§ **Short problem**:
Can you quote, word for word, the full passage below on the coefficient of variation in pork floss pore counts?

§ **Text passage**:
The coefficient of variation (CV) is an indicator of the degree of dispersion of the variables. The reproducibility of the data is considered good if the CV is <10%, good if 10%–20%, moderate if 20%–30%, and poor if ≥ 30% (Rosner, 2015; Araújo et al., 2020). From Fig. 8a, the mean pore numbers of TC, YJJ, HQ, DD, MZX, SS, LYW, and WSM were 2068, 1491, 1355, 1246, 1179, 1094, 862, and 771, respectively, with significant differences (P < 0.05). As shown in Fig. 8b, the within-group CVs (n = 5) for TC, YJJ, HQ, DD, MZX, SS, LYW, and WSM were 4.34%, 2.24%, 3.15%, 3.72%, 3.44%, 7.09%, 4.26%, 3.93%, and the CVs between groups (n = 50) were 6.68%, 4.31%, 4.63%, 5.84%, 4.95%, 8.04%, 6.58%, and 7.70%, respectively. The results showed that the CVs within all groups of pork floss were less than 10%, indicating that the pores number of the eight selected brands of commercially available pork floss were evenly distributed. In addition, the intra-group CV of the pore number of the eight brands of commercially available pork floss was generally lower than the inter-group CV, indicating that the pore number of pork floss in the different groups had some variation in the data, but the variation in the pore number was in a small range.

§ **Records shown**:

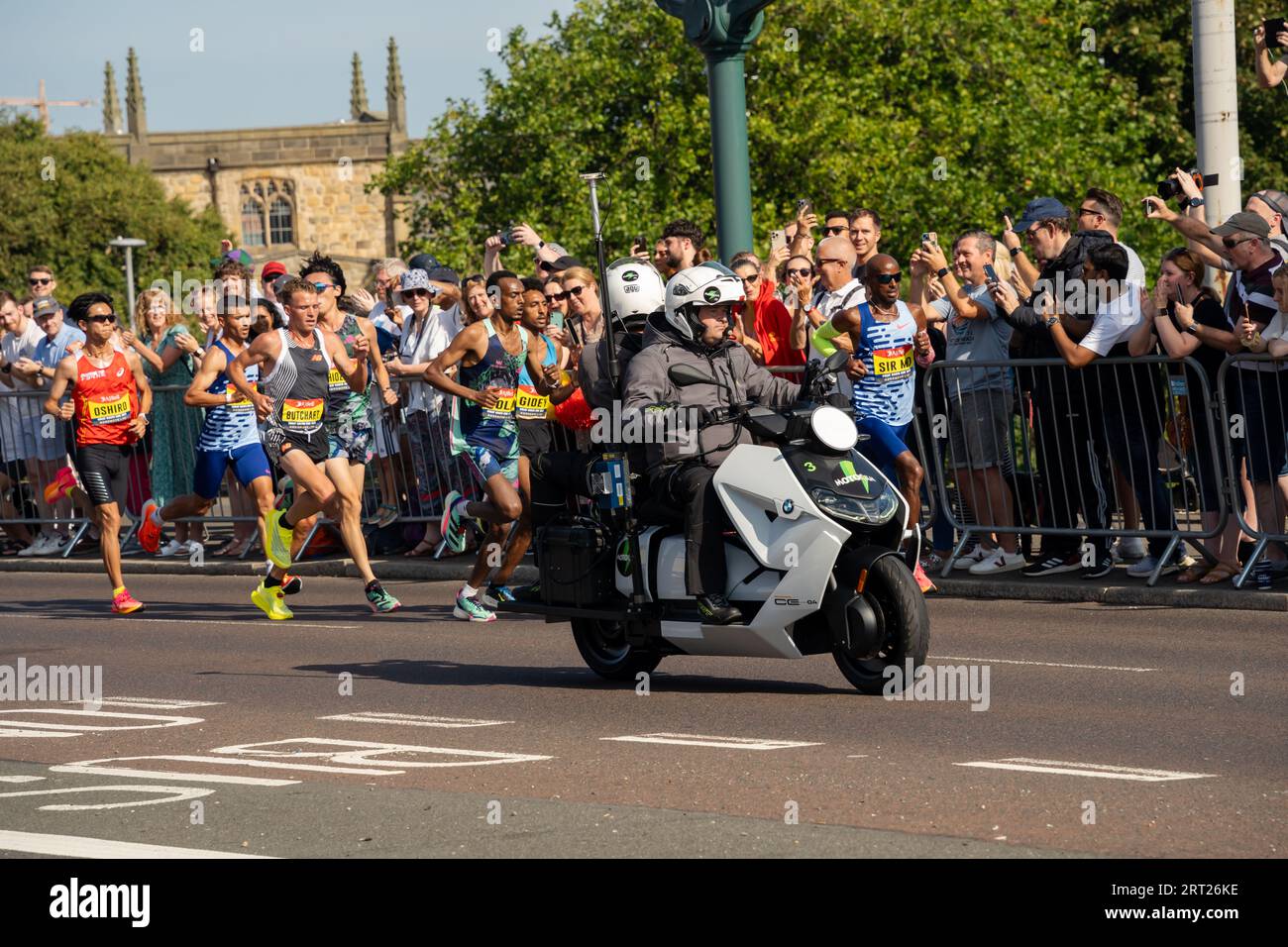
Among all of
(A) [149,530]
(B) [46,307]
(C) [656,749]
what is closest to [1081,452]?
(C) [656,749]

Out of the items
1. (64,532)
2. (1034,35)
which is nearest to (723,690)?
(64,532)

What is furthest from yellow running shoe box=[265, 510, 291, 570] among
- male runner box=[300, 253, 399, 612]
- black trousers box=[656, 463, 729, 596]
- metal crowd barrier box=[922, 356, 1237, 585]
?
black trousers box=[656, 463, 729, 596]

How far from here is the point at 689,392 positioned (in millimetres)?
10680

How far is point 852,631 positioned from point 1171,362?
4.91 metres

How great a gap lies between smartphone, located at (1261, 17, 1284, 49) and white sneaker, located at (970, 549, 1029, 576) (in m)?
3.83

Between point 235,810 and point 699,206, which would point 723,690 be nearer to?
point 235,810

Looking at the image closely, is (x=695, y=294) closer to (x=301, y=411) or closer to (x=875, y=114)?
(x=301, y=411)

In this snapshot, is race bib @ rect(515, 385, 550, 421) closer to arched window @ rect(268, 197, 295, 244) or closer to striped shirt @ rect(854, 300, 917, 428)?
striped shirt @ rect(854, 300, 917, 428)

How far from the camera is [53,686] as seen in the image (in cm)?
1205

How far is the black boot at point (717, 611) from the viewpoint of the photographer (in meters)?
10.3

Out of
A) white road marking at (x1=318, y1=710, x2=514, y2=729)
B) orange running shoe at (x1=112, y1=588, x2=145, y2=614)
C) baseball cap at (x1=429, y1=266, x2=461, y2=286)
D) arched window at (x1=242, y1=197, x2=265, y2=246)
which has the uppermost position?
arched window at (x1=242, y1=197, x2=265, y2=246)

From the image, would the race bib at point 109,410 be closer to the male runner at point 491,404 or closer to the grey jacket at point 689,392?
the male runner at point 491,404

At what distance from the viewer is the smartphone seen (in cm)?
1367

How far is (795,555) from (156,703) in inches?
138
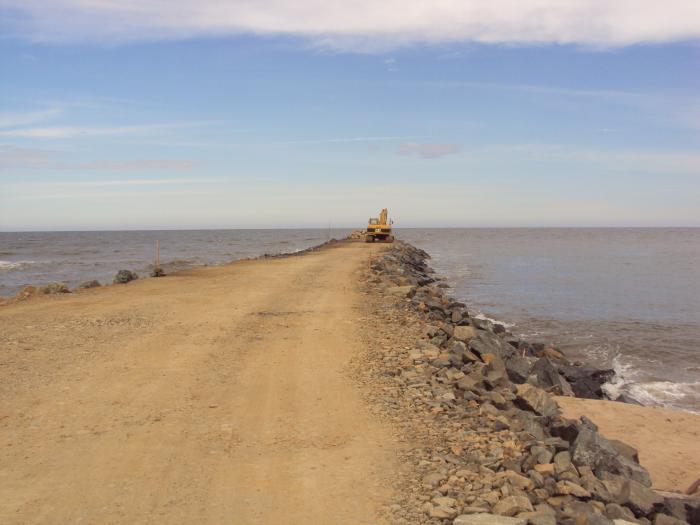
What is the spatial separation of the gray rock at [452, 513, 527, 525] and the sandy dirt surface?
307 cm

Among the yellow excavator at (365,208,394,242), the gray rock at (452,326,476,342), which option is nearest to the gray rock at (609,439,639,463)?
the gray rock at (452,326,476,342)

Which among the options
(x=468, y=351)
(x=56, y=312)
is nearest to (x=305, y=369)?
(x=468, y=351)

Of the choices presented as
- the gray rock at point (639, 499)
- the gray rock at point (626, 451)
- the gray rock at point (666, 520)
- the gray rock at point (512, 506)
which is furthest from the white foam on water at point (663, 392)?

§ **Answer in full**:
The coefficient of variation (CV) is an indicator of the degree of dispersion of the variables. The reproducibility of the data is considered good if the CV is <10%, good if 10%–20%, moderate if 20%–30%, and poor if ≥ 30% (Rosner, 2015; Araújo et al., 2020). From Fig. 8a, the mean pore numbers of TC, YJJ, HQ, DD, MZX, SS, LYW, and WSM were 2068, 1491, 1355, 1246, 1179, 1094, 862, and 771, respectively, with significant differences (P < 0.05). As shown in Fig. 8b, the within-group CVs (n = 5) for TC, YJJ, HQ, DD, MZX, SS, LYW, and WSM were 4.34%, 2.24%, 3.15%, 3.72%, 3.44%, 7.09%, 4.26%, 3.93%, and the CVs between groups (n = 50) were 6.68%, 4.31%, 4.63%, 5.84%, 4.95%, 8.04%, 6.58%, and 7.70%, respectively. The results showed that the CVs within all groups of pork floss were less than 10%, indicating that the pores number of the eight selected brands of commercially available pork floss were evenly distributed. In addition, the intra-group CV of the pore number of the eight brands of commercially available pork floss was generally lower than the inter-group CV, indicating that the pore number of pork floss in the different groups had some variation in the data, but the variation in the pore number was in a small range.